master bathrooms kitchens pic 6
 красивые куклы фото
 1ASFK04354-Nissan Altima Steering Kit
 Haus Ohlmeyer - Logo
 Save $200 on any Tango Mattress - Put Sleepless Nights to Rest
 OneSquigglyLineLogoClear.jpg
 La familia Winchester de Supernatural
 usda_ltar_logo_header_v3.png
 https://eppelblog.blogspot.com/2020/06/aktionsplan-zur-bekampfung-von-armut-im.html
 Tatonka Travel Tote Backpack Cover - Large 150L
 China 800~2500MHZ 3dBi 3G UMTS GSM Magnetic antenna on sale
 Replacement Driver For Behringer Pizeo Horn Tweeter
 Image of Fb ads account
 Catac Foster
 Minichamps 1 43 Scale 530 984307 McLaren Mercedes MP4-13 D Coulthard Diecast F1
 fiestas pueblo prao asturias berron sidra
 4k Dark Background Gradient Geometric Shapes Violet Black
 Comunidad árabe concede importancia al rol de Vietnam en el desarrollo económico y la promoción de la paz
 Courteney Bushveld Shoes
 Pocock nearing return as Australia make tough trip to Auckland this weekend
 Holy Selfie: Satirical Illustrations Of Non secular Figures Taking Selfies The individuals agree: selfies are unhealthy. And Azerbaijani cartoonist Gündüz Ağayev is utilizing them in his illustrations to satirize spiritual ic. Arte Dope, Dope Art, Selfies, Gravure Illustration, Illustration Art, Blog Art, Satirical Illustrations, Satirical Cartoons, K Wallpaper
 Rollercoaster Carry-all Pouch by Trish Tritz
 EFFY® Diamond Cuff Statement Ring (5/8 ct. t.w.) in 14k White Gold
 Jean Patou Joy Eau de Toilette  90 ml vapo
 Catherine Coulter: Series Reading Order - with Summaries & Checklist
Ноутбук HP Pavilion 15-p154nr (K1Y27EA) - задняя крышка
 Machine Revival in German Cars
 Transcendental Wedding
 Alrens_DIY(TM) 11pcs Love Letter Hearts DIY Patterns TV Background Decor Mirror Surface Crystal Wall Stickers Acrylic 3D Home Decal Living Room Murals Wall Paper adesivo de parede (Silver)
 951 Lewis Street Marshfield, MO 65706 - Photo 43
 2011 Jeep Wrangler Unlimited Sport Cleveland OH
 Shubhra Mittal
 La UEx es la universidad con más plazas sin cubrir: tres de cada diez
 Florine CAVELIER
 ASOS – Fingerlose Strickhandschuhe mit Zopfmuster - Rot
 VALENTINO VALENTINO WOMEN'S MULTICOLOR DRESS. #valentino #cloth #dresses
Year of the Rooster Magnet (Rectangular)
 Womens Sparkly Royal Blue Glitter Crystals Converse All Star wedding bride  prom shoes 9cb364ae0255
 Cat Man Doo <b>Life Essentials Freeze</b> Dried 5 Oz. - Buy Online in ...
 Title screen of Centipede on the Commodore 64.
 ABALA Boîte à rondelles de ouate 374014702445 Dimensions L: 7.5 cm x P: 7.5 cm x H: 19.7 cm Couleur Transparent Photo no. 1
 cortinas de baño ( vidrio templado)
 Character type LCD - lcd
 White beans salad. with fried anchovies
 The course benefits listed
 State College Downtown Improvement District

Work instructions.
Retype all the data verbatim.

Answer box.
master bathrooms kitchens pic 6
 красивые куклы фото
 1ASFK04354-Nissan Altima Steering Kit
 Haus Ohlmeyer - Logo
 Save $200 on any Tango Mattress - Put Sleepless Nights to Rest
 OneSquigglyLineLogoClear.jpg
 La familia Winchester de Supernatural
 usda_ltar_logo_header_v3.png
 https://eppelblog.blogspot.com/2020/06/aktionsplan-zur-bekampfung-von-armut-im.html
 Tatonka Travel Tote Backpack Cover - Large 150L
 China 800~2500MHZ 3dBi 3G UMTS GSM Magnetic antenna on sale
 Replacement Driver For Behringer Pizeo Horn Tweeter
 Image of Fb ads account
 Catac Foster
 Minichamps 1 43 Scale 530 984307 McLaren Mercedes MP4-13 D Coulthard Diecast F1
 fiestas pueblo prao asturias berron sidra
 4k Dark Background Gradient Geometric Shapes Violet Black
 Comunidad árabe concede importancia al rol de Vietnam en el desarrollo económico y la promoción de la paz
 Courteney Bushveld Shoes
 Pocock nearing return as Australia make tough trip to Auckland this weekend
 Holy Selfie: Satirical Illustrations Of Non secular Figures Taking Selfies The individuals agree: selfies are unhealthy. And Azerbaijani cartoonist Gündüz Ağayev is utilizing them in his illustrations to satirize spiritual ic. Arte Dope, Dope Art, Selfies, Gravure Illustration, Illustration Art, Blog Art, Satirical Illustrations, Satirical Cartoons, K Wallpaper
 Rollercoaster Carry-all Pouch by Trish Tritz
 EFFY® Diamond Cuff Statement Ring (5/8 ct. t.w.) in 14k White Gold
 Jean Patou Joy Eau de Toilette  90 ml vapo
 Catherine Coulter: Series Reading Order - with Summaries & Checklist
Ноутбук HP Pavilion 15-p154nr (K1Y27EA) - задняя крышка
 Machine Revival in German Cars
 Transcendental Wedding
 Alrens_DIY(TM) 11pcs Love Letter Hearts DIY Patterns TV Background Decor Mirror Surface Crystal Wall Stickers Acrylic 3D Home Decal Living Room Murals Wall Paper adesivo de parede (Silver)
 951 Lewis Street Marshfield, MO 65706 - Photo 43
 2011 Jeep Wrangler Unlimited Sport Cleveland OH
 Shubhra Mittal
 La UEx es la universidad con más plazas sin cubrir: tres de cada diez
 Florine CAVELIER
 ASOS – Fingerlose Strickhandschuhe mit Zopfmuster - Rot
 VALENTINO VALENTINO WOMEN'S MULTICOLOR DRESS. #valentino #cloth #dresses
Year of the Rooster Magnet (Rectangular)
 Womens Sparkly Royal Blue Glitter Crystals Converse All Star wedding bride  prom shoes 9cb364ae0255
 Cat Man Doo <b>Life Essentials Freeze</b> Dried 5 Oz. - Buy Online in ...
 Title screen of Centipede on the Commodore 64.
 ABALA Boîte à rondelles de ouate 374014702445 Dimensions L: 7.5 cm x P: 7.5 cm x H: 19.7 cm Couleur Transparent Photo no. 1
 cortinas de baño ( vidrio templado)
 Character type LCD - lcd
 White beans salad. with fried anchovies
 The course benefits listed
 State College Downtown Improvement District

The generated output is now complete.